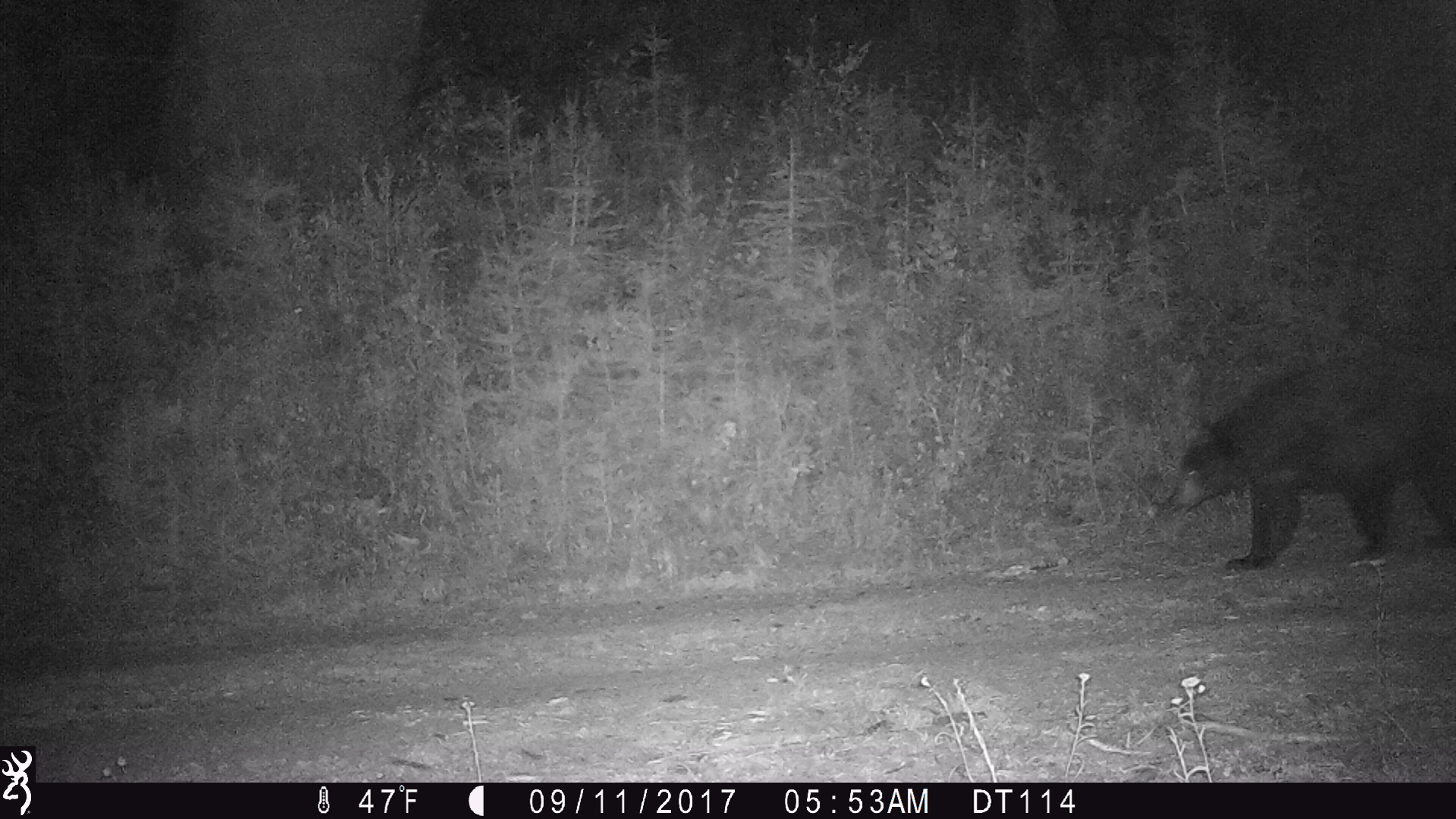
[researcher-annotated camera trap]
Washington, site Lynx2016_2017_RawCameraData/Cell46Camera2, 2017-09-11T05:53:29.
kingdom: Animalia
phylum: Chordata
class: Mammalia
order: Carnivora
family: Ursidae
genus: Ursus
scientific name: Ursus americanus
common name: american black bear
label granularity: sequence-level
• • • • •
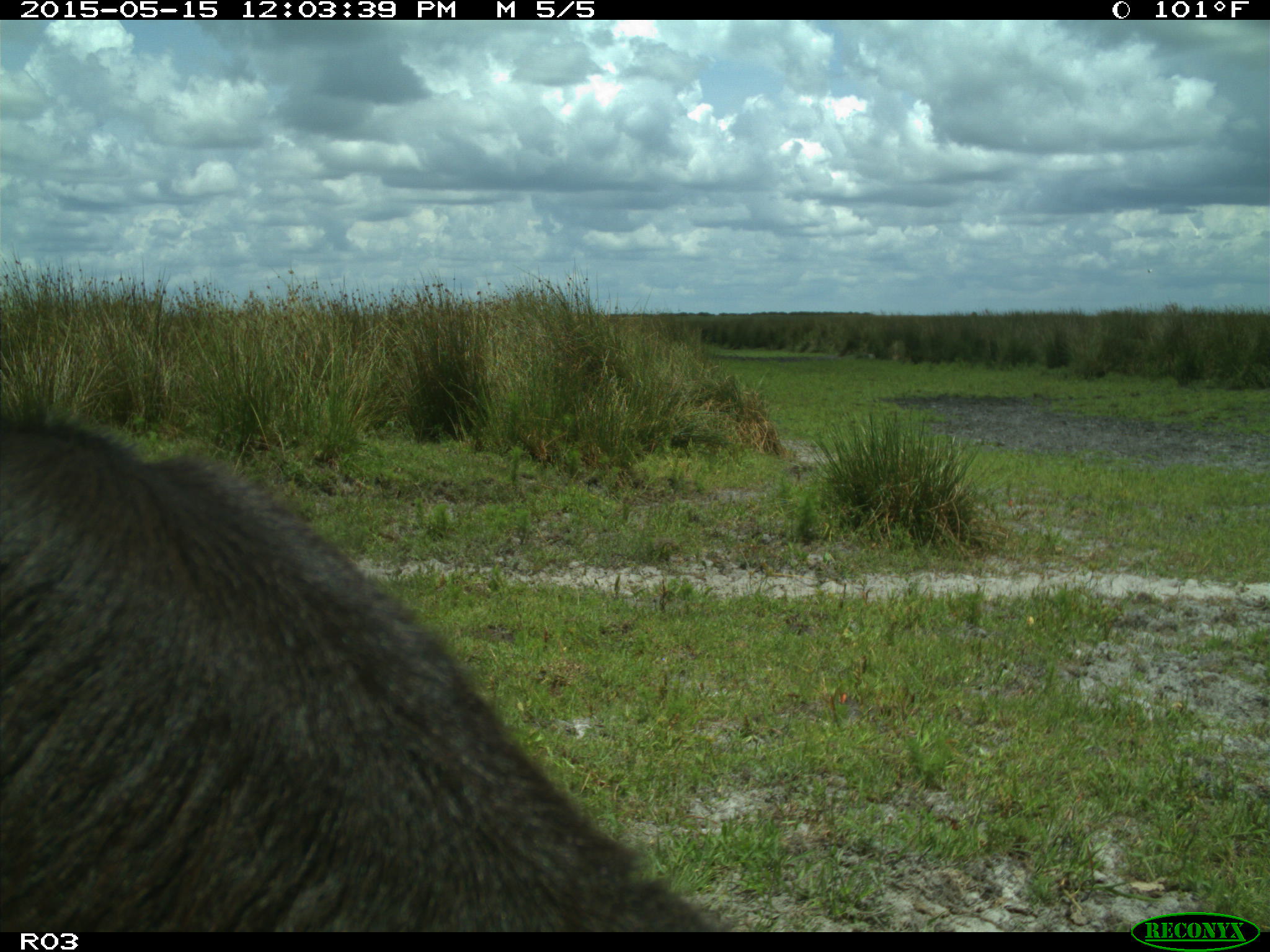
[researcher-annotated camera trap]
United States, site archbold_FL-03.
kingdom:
• • • • •
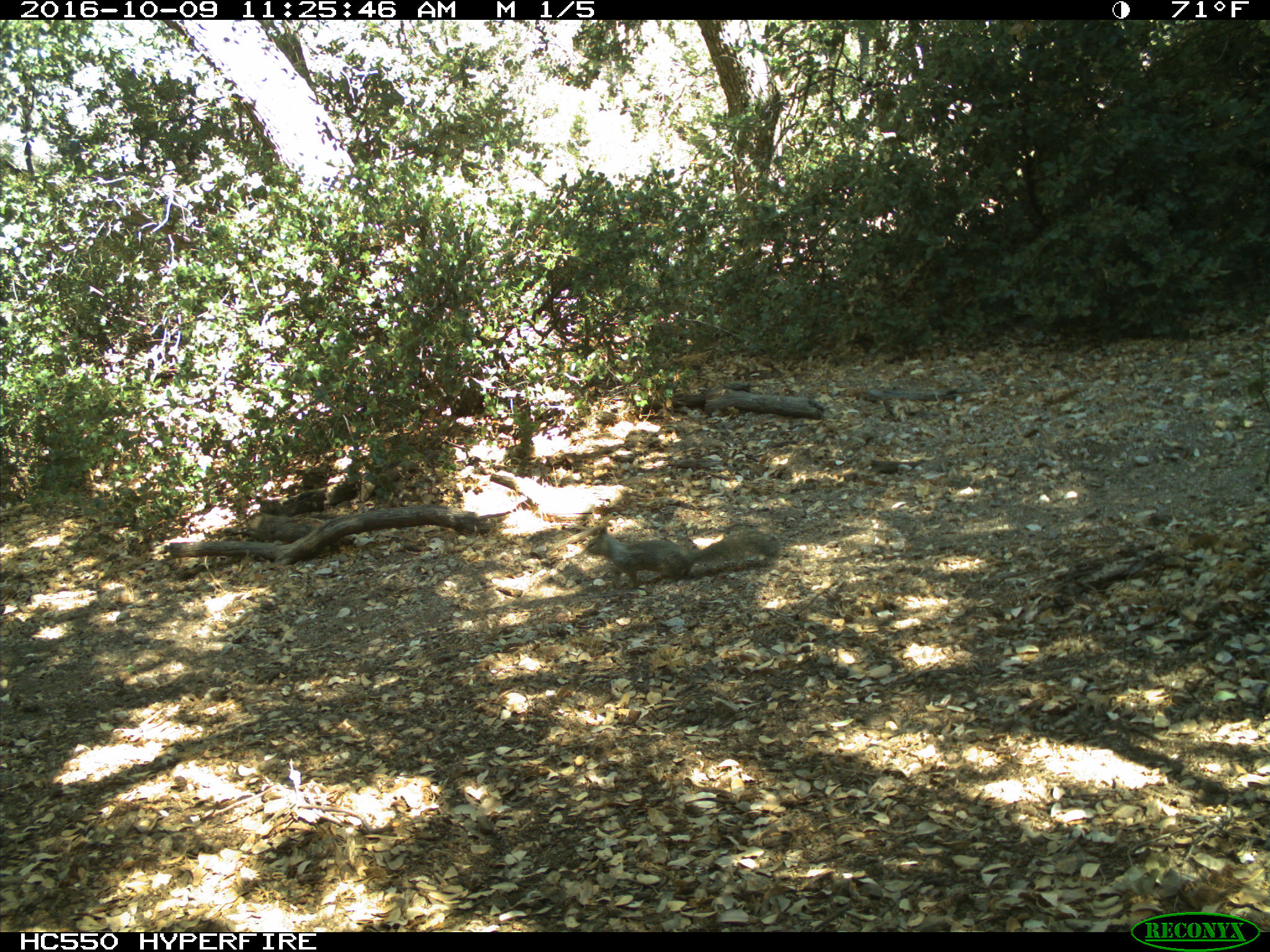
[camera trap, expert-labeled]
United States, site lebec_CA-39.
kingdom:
• • • • •
▸ ABOUT THIS EXERCISE:
Look through the data above and return each line where the string "site" occurs.

▸ SOLUTION TO THIS EXERCISE:
Washington, site Lynx2016_2017_RawCameraData/Cell46Camera2, 2017-09-11T05:53:29.
United States, site archbold_FL-03.
United States, site lebec_CA-39.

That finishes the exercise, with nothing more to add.